* [Exercise objective] All entries below are to be reproduced precisely as they stand, without the pictures.

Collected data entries

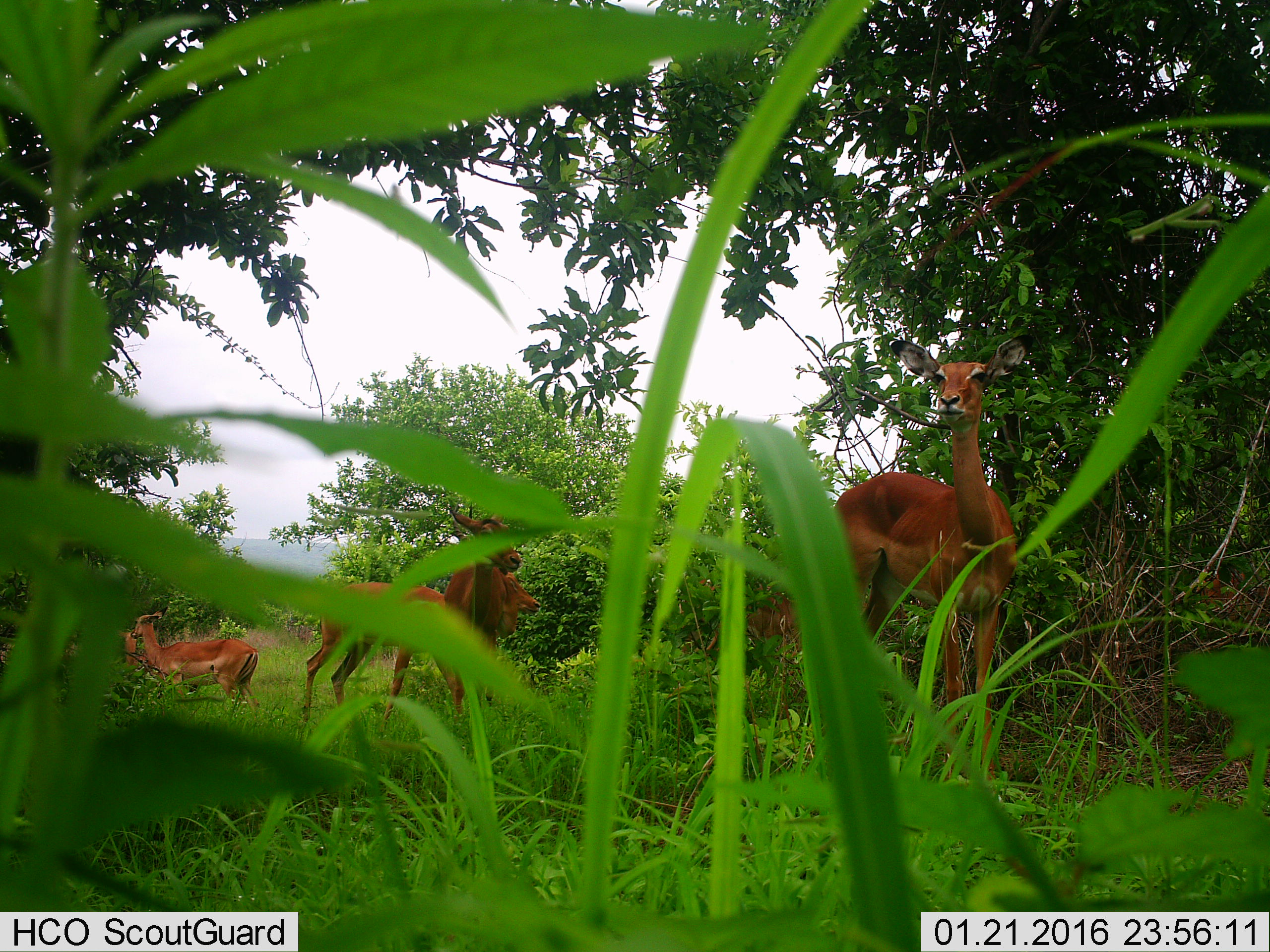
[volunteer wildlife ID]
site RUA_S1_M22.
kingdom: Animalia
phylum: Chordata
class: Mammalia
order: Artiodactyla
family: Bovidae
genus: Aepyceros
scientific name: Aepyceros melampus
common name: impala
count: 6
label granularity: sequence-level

* [Exercise answer]
[volunteer wildlife ID]
site RUA_S1_M22.
kingdom: Animalia
phylum: Chordata
class: Mammalia
order: Artiodactyla
family: Bovidae
genus: Aepyceros
scientific name: Aepyceros melampus
common name: impala
count: 6
label granularity: sequence-level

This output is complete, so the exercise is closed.